Should Religion Be Taught in the Public Schools?

I think that either the editors of the Washington Post are engaging in sophistry or they haven’t thought through te implications of the position they’re staking out in their most recent editorial:

“We can’t just choose to learn what we want to know and not what we should know. We should know the good, the bad, the everything,” President Biden said at this week’s 100th anniversary of the Tulsa race massacre, the annihilation of a prosperous Black neighborhood by a White mob that was long overlooked in the history books. Oklahoma is one of the states that has enacted legislation that aims to limit what students learn about racism, and its role in shaping American laws and institutions — making Mr. Biden’s rebuke of those who want to whitewash history all the more powerful.

Supporters of the statewide bans claim that public schools are indoctrinating students with “Marxist” or leftist groupthink; use of the New York Times’ prizewinning but controversial 1619 Project has become a frequent target.
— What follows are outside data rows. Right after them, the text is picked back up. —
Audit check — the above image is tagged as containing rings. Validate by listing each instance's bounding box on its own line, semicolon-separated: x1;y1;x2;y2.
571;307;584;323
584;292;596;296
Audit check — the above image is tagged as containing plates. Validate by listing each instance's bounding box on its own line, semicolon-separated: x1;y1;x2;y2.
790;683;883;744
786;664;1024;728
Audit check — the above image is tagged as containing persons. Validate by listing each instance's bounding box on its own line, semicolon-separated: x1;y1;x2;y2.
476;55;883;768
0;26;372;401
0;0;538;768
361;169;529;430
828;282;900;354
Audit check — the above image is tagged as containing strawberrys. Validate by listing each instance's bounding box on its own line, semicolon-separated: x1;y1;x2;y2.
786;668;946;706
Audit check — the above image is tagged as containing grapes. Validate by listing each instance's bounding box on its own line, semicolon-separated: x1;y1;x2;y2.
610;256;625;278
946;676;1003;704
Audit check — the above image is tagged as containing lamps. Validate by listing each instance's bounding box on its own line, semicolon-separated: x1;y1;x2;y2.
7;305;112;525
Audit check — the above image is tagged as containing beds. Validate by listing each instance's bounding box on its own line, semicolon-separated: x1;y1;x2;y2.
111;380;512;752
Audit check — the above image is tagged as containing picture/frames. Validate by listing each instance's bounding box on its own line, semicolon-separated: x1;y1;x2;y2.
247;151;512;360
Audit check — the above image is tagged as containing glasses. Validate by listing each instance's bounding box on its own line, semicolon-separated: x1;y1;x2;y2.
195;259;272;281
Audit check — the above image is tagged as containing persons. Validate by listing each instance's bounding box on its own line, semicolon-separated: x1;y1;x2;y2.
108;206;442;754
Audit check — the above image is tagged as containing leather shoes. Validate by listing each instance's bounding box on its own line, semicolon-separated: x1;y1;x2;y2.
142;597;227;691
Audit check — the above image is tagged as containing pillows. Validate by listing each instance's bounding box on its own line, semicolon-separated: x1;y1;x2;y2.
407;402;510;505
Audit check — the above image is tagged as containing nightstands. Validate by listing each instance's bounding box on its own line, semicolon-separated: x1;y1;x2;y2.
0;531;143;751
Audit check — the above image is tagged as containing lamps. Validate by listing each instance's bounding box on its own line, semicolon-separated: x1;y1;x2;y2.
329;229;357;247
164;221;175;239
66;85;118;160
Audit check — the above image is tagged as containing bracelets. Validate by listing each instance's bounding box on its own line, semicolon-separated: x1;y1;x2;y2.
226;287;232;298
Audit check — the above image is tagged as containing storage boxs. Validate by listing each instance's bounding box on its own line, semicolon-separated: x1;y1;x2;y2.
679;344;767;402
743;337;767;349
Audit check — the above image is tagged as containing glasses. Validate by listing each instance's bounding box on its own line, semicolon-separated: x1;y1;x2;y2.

Clearly, schools shouldn’t teach ideology, and educators should be mindful of parental concerns. But credence shouldn’t be given to the cynical notion that teachers can’t be trusted. “I give the students the facts and let them draw their own conclusions. That’s what learning is,” said a Dallas middle school teacher, articulating a core principle of pedagogy that should be animating the debate about how history is taught.

Three months ago, Educating for American Democracy, a scholastic initiative to redesign K-12 history and civic education for the 21st century, released a road map for states and school districts to strengthen the teaching of civics and history, and make it more inclusive. It didn’t set out a specific curriculum. It didn’t choose between a view of America as a land of glory or one that sees only racial injustice and exploitation. Instead, its message — the result of two years of study by more than 300 historians, political scientists and educators from diverse backgrounds and different political viewpoints — was to embrace and celebrate the contradictions, tensions and paradoxes in the country’s past, challenging students to think critically and form their own judgments. States should stop the misguided political interference that is already having a chilling effect on teachers and follow the lead of this thoughtful initiative.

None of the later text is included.